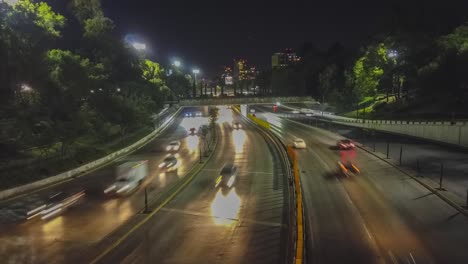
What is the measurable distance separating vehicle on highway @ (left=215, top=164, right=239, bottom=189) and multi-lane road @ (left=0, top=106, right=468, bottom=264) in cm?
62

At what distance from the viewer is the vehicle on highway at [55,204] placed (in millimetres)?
==============================
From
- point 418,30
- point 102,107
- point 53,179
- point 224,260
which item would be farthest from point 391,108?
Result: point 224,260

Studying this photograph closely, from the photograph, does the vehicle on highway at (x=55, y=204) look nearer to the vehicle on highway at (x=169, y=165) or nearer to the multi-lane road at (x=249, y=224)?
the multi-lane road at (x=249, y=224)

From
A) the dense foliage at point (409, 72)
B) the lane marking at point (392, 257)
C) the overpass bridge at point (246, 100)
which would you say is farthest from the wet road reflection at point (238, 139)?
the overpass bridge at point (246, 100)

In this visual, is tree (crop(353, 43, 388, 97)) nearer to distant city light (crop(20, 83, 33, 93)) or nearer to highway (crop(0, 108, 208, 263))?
==============================
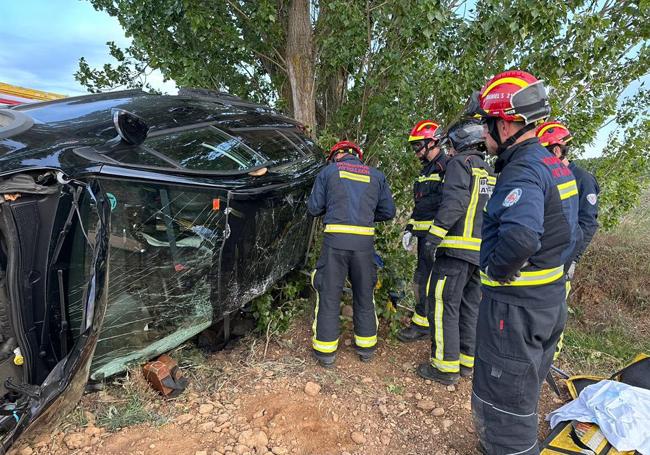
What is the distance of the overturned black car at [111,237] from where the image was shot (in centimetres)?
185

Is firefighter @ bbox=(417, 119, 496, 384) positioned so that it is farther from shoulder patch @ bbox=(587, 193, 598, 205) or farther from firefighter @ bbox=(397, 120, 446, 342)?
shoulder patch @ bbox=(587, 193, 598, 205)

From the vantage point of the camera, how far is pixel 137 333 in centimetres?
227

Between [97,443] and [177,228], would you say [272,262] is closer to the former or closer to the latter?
==============================
» **Problem to work on**: Rewrite everything above, from the line containing "What is the measurable" down to the line containing "At what distance", as a JSON list of strings with one string per line. Leave out blank lines.

» **Correct output**:
[
  "What is the measurable distance separating vehicle on highway @ (left=215, top=164, right=239, bottom=189) and multi-lane road @ (left=0, top=106, right=468, bottom=264) in cm?",
  "62",
  "At what distance from the viewer is the vehicle on highway at [55,204] placed (in millimetres)?"
]